# [What to do]
(A) In the article on Maryland's Medicaid dental coverage bill, what event led Sen. Augustine to introduce Senate Bill 150?
(B) Continue the article about the Maryland Medicaid dental coverage bill, starting after its final sentence.

# [Text passage]
Maryland State Senator Malcolm Augustine (D – Prince George’s County) recently spoke to State of Reform about his recently passed bill that mandates Medicaid dental coverage in the state beginning Jan. 1st, 2023. Sen. Augustine got inspired to introduce Senate Bill 150 because he attended a free dental service event at the University of Maryland where he saw many people being served who did not have dental coverage.
“My constituents shared with me how they could not afford the out-of-pocket dental care, [how] they suffered, and [how] they had long waited for this event. In retrospect, I noticed some of these folks had not smiled, and this was just wrong, simply wrong. When I learned that there was a gap of coverage, I felt it was a very important hole that needed to be filled for Marylanders.”

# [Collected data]
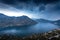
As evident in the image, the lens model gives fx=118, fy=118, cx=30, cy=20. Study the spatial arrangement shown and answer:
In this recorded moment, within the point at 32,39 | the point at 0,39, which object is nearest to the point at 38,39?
the point at 32,39

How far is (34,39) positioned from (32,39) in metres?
3.22

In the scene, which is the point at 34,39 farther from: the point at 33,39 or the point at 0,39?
the point at 0,39

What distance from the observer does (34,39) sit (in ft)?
372

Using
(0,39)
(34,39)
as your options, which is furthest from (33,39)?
(0,39)

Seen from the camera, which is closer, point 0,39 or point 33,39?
point 33,39

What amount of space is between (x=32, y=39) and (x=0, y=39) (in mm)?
34239

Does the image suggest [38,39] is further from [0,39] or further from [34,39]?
[0,39]

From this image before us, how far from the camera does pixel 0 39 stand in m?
121

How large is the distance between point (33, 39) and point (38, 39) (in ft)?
20.9

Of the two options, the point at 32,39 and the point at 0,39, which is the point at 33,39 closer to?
the point at 32,39

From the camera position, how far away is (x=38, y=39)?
354 ft

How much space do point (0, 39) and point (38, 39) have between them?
40356 mm

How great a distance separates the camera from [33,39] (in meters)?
112

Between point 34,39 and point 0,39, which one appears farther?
point 0,39
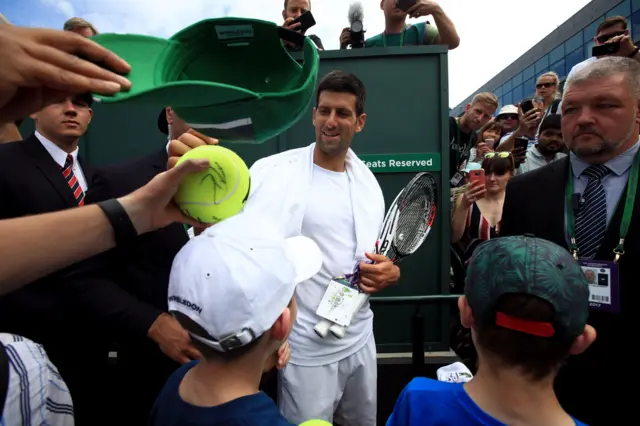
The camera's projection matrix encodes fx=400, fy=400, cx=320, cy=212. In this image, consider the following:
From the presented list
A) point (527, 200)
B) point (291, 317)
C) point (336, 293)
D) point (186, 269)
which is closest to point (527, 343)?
point (291, 317)

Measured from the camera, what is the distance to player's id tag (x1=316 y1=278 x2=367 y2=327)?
2.03 m

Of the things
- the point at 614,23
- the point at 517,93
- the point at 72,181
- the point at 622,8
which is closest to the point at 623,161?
the point at 72,181

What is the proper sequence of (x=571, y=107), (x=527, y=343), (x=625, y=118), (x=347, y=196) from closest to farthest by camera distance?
(x=527, y=343) < (x=625, y=118) < (x=571, y=107) < (x=347, y=196)

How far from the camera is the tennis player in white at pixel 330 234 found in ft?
6.89

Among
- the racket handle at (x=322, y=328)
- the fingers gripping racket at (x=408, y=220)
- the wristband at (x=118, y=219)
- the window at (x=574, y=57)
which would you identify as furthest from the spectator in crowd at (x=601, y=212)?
the window at (x=574, y=57)

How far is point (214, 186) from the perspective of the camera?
1219 mm

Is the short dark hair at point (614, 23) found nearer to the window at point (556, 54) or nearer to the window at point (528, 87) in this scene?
the window at point (556, 54)

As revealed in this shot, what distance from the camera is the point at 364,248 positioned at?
2.27 m

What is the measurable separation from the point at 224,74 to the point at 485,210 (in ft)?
10.5

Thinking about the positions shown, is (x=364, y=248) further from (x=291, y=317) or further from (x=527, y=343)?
(x=527, y=343)

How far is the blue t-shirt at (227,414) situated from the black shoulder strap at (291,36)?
3.14 ft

# [Answers by item]
(A) A free dental service event at the University of Maryland, where he saw many people without dental coverage being served.

(B)
Since 2018, many states have addressed the gap in dental coverage for adults or expanded their dental coverage. Currently, for Medicaid expansion for adults:
- 2 states offer no dental benefits (Alabama and Tennessee);
- 6 states offer emergency-only coverage to relieve pain and infection (Arizona, Georgia, Hawaii, New Hampshire, Utah, and West Virginia); and
- The remaining 42 states and DC offer some form of limited coverage or extensive dental coverage
Sen. Augustine expressed that Maryland was an outlier state in still needing to fill this gap in coverage. There was still opposition to SB 150 based on the financial commitment the state would be needing to provide. At the same time, Sen. Augustine said the financial commitment is a statement of their values and the data shows the benefit will actually lower costs in the long-term.
“When I looked at the data, [it] showed us that this would save us money in the long run,” he said. “For example, with improved dental care you are able to identify other problem areas for folks because you save money by getting care for them earlier … in the long run, [this] would be a net positive for us. Other people may not have seen it that way.”
Sen. Augustine is excited about the passage and implementation of his bill. He said he and his colleagues have already received positive feedback from a variety of different constituents for passing this legislation.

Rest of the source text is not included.